Entre 2015 e 2018 o senhor foi coordenador do grupo de juristas da Anistia Internacional. O Brasil mudou muito nesse período, a partir do impeachment de Dilma Rousseff. Qual a visão da comunidade internacional sobre Direitos Humanos no Brasil hoje?
O que eu sinto, e hoje em dia não posso falar pela Anistia Internacional, porque não faço parte, mas até antes desse tempo em que fui coordenador do grupo de juristas da Anistia, o Brasil sempre foi daqueles estados, muito por força dos índices de pobreza, que estavam nas agendas das ONGs de direitos humanos. Se elas se surpreendiam apenas e só com os aspectos econômicos e o déficit social do povo brasileiro, elas hoje têm mais, sobretudo no pós-impeachment e todo esse processo, uma preocupação latente pelo estado dos direitos humanos transversalmente ao sistema brasileiro. Nós encontramos aqui diversas dificuldades, mas continuamos a ter pessoas que vivem abaixo do limiar mínimo de sobrevivência; temos um sistema político atual que não é proativo para transformar a realidade dessas pessoas e que coloca em causa, através de suas instituições políticas, o próprio Estado de direito. O que sentimos é que o pilar social regride, mas também o pilar institucional se degrada, com politização do sistema judicial, com um desvalorizar das questões de direitos humanos transversalmente ou segmentadamente, dentro da sociedade brasileira. Nós temos que falar de um retrocesso, claramente. Esta eu acho que é uma visão internacional, porque é isso que se lê na Europa, é esta mensagem que chega lá.

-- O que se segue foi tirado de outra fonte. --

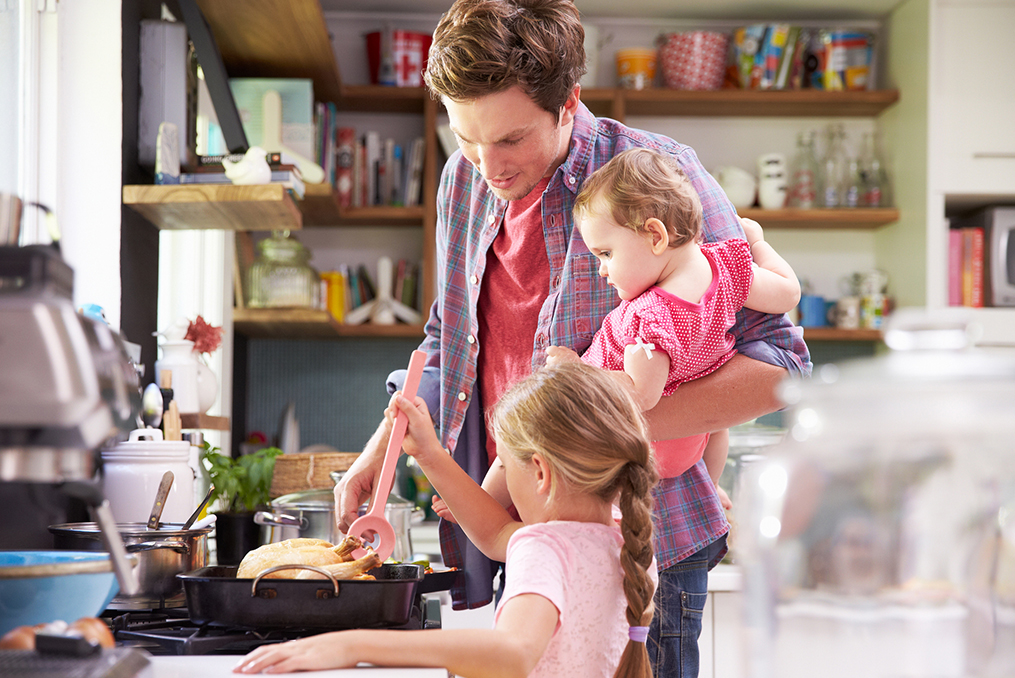 stay at home dad preparing dinner with his two young daughters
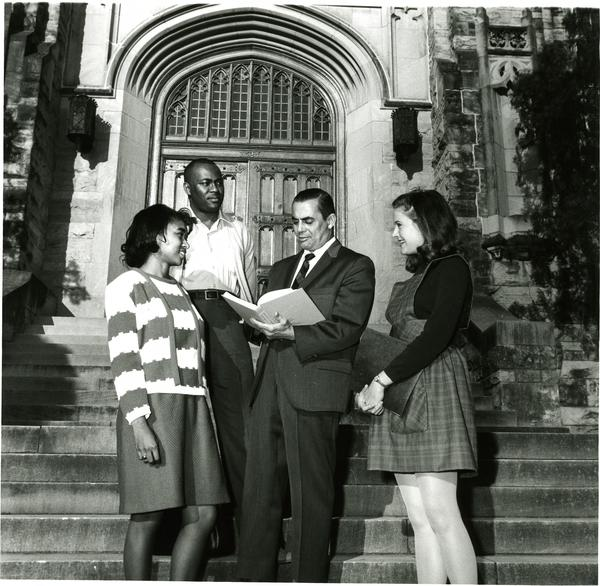 Students and faculty in front of Main Library, circa 1960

O senhor está trabalhando no seu doutoramento com questões relacionadas ao trabalho prisional e mulheres presas no século 21. Num artigo, questiona quem nos salvará da mídia na era da pós-verdade. Qual a ameaça, a seu ver?
O impacto que a midiatização dos casos judiciais tem nos Diretos Humanos. Neste momento, a mídia atua quase como que uma sentença paralela em face ao sistema judicial. Nós conseguimos construir narrativas imediatas que condenam as pessoas nas redes sociais, tiram direitos, liberdades e garantias. E se algumas destas pessoas têm capacidade de se defender porque têm visibilidade, têm capital, há outras que não, e isso continua a acontecer.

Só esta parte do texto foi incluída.